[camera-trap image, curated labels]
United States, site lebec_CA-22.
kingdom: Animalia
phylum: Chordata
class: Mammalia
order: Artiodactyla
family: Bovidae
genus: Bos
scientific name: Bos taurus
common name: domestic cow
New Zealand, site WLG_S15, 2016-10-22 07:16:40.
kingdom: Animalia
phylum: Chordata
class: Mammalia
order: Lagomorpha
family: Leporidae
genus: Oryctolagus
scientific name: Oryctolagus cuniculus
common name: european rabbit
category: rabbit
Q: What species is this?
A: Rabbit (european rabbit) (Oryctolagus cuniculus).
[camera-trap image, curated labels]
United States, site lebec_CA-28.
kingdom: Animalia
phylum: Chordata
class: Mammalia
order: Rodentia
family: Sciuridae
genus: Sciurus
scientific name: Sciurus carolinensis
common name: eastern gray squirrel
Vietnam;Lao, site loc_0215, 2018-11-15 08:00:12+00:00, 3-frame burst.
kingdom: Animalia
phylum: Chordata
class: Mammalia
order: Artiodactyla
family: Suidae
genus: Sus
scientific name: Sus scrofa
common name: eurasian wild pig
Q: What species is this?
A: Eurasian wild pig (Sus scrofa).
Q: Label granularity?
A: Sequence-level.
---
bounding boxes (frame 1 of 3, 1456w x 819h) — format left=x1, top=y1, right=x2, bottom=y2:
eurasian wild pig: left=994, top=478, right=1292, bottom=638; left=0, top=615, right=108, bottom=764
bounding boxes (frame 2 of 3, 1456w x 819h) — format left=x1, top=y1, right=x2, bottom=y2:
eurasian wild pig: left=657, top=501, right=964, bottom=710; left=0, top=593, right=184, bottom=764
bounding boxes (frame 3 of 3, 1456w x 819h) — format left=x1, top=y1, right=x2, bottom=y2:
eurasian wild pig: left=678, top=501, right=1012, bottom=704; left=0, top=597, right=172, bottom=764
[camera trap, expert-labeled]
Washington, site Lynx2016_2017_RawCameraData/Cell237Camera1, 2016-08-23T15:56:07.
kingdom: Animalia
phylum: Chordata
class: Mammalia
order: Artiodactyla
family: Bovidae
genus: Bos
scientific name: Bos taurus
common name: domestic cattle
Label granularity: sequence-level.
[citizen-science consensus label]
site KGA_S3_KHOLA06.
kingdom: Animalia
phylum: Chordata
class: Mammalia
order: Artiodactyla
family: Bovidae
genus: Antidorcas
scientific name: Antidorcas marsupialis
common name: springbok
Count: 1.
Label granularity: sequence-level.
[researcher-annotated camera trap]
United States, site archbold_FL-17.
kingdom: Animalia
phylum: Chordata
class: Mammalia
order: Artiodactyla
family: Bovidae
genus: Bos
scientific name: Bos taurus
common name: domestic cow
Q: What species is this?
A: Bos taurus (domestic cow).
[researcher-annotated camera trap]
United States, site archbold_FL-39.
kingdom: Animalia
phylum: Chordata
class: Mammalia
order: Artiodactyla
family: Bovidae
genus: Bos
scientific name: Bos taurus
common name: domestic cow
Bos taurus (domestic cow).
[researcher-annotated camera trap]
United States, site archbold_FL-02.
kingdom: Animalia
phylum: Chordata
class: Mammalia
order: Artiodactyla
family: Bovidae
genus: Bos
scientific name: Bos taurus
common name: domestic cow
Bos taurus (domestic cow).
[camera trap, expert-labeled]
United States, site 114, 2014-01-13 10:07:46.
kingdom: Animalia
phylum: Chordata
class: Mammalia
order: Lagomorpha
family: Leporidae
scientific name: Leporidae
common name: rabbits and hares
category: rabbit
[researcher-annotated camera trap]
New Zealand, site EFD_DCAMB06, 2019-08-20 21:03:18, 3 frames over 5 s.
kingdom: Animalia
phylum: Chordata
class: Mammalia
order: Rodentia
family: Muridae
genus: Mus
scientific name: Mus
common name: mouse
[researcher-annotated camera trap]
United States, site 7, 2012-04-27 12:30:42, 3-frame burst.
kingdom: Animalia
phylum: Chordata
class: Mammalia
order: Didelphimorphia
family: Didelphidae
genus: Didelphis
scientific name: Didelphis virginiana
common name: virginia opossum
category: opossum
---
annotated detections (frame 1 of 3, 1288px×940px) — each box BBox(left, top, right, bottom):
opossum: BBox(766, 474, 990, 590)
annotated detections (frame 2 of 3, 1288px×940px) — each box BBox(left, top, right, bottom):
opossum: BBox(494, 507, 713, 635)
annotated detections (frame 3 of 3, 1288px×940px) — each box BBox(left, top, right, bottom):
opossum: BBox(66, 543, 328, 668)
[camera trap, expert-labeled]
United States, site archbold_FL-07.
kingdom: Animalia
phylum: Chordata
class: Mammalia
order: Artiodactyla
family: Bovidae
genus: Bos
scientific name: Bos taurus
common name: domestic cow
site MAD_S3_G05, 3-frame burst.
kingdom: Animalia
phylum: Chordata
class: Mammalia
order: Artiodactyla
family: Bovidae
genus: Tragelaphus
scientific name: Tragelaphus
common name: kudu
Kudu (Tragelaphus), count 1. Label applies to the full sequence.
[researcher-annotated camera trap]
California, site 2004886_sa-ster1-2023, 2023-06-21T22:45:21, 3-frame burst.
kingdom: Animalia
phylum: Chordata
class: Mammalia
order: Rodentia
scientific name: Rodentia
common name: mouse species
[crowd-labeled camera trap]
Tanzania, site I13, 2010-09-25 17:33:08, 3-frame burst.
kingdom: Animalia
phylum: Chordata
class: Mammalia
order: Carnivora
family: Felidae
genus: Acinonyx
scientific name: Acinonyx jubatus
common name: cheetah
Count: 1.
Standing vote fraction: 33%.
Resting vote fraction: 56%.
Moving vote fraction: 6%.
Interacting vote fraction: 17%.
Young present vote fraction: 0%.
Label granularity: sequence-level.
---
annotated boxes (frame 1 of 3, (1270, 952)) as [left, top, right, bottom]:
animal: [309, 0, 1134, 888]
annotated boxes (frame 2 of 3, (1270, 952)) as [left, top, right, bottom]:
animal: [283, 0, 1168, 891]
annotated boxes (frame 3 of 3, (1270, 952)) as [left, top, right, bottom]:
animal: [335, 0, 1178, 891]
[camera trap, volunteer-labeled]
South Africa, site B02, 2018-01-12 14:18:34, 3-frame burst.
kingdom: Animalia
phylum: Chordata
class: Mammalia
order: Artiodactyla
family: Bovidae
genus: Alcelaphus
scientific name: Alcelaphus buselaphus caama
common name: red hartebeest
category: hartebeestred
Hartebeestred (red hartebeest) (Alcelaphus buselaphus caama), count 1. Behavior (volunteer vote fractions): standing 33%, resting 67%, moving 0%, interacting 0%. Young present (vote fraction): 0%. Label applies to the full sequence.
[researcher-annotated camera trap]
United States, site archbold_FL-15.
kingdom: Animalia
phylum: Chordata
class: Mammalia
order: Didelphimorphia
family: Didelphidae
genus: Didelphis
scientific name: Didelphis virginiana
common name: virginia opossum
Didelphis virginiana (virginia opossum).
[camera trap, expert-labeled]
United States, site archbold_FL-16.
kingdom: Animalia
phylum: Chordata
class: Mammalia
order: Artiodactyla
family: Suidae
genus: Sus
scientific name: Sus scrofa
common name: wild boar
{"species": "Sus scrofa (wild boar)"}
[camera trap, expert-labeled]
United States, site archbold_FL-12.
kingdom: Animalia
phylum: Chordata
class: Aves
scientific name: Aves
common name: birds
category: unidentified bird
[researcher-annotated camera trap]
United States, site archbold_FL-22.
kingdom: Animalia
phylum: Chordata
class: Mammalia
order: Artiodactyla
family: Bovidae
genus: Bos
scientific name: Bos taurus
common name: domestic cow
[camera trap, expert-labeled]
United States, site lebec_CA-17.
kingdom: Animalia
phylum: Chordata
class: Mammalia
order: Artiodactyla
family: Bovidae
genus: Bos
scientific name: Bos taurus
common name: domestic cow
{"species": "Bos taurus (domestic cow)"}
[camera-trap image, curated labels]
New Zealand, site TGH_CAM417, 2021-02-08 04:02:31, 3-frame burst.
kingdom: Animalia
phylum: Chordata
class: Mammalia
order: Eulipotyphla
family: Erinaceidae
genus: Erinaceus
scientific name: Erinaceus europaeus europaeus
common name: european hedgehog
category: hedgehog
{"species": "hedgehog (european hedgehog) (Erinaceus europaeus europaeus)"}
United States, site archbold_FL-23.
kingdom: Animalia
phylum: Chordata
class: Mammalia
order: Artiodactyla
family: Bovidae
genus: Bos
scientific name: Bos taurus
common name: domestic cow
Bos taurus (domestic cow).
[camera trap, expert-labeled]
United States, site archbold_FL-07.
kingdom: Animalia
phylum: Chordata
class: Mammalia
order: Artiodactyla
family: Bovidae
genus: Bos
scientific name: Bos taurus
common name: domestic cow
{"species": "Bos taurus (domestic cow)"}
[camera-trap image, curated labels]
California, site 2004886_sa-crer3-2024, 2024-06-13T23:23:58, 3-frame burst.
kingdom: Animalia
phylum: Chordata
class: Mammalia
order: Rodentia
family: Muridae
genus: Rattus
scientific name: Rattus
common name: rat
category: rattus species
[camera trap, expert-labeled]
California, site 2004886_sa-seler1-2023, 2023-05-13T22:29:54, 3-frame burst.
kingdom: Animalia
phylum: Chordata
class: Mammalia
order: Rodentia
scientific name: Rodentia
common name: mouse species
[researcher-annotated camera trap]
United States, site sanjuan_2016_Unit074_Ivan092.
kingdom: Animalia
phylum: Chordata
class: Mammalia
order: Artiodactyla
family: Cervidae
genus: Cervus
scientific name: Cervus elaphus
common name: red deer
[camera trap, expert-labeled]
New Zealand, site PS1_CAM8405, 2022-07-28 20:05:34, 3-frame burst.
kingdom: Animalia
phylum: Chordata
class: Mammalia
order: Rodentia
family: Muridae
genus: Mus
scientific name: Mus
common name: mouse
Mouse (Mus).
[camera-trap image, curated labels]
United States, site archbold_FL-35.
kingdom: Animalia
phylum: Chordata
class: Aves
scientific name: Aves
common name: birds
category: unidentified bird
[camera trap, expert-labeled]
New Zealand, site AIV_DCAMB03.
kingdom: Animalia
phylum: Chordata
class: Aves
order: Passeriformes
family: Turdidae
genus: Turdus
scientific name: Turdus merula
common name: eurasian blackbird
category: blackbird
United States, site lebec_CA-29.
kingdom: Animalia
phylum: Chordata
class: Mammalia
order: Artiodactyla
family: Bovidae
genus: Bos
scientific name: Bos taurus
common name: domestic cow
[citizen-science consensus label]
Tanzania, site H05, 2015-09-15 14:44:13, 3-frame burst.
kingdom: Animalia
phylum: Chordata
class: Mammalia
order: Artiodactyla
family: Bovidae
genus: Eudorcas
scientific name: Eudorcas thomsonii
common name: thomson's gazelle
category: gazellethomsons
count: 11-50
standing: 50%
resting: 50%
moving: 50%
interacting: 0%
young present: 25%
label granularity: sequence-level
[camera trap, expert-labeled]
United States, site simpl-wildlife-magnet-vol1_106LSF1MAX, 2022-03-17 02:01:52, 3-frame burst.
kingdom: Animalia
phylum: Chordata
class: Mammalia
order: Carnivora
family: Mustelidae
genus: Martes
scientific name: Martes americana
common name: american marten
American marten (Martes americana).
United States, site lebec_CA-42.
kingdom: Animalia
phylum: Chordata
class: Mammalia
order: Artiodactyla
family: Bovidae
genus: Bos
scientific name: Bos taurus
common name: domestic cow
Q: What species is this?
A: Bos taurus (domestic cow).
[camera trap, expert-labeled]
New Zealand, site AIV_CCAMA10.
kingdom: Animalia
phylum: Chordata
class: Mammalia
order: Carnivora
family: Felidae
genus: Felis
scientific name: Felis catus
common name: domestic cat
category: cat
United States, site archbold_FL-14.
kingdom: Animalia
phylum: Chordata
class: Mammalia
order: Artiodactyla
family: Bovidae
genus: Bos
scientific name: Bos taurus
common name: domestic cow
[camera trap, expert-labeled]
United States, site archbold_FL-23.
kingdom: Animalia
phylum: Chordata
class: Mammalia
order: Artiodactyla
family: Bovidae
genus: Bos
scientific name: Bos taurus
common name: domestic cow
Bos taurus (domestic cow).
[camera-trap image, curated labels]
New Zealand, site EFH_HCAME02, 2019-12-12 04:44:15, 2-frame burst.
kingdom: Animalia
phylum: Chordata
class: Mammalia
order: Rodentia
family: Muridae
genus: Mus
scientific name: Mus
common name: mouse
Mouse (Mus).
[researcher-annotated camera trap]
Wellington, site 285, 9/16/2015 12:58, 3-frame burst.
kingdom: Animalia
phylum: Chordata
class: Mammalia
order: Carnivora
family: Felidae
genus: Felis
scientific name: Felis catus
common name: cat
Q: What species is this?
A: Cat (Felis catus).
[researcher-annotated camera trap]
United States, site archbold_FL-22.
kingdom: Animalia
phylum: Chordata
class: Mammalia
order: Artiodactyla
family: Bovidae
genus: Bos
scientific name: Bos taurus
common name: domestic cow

^^^^

Copy, please, every line from the start of the entries down to the line that holds "family: Sciuridae", with both of those lines included and no others.

[camera-trap image, curated labels]
United States, site lebec_CA-22.
kingdom: Animalia
phylum: Chordata
class: Mammalia
order: Artiodactyla
family: Bovidae
genus: Bos
scientific name: Bos taurus
common name: domestic cow
New Zealand, site WLG_S15, 2016-10-22 07:16:40.
kingdom: Animalia
phylum: Chordata
class: Mammalia
order: Lagomorpha
family: Leporidae
genus: Oryctolagus
scientific name: Oryctolagus cuniculus
common name: european rabbit
category: rabbit
Q: What species is this?
A: Rabbit (european rabbit) (Oryctolagus cuniculus).
[camera-trap image, curated labels]
United States, site lebec_CA-28.
kingdom: Animalia
phylum: Chordata
class: Mammalia
order: Rodentia
family: Sciuridae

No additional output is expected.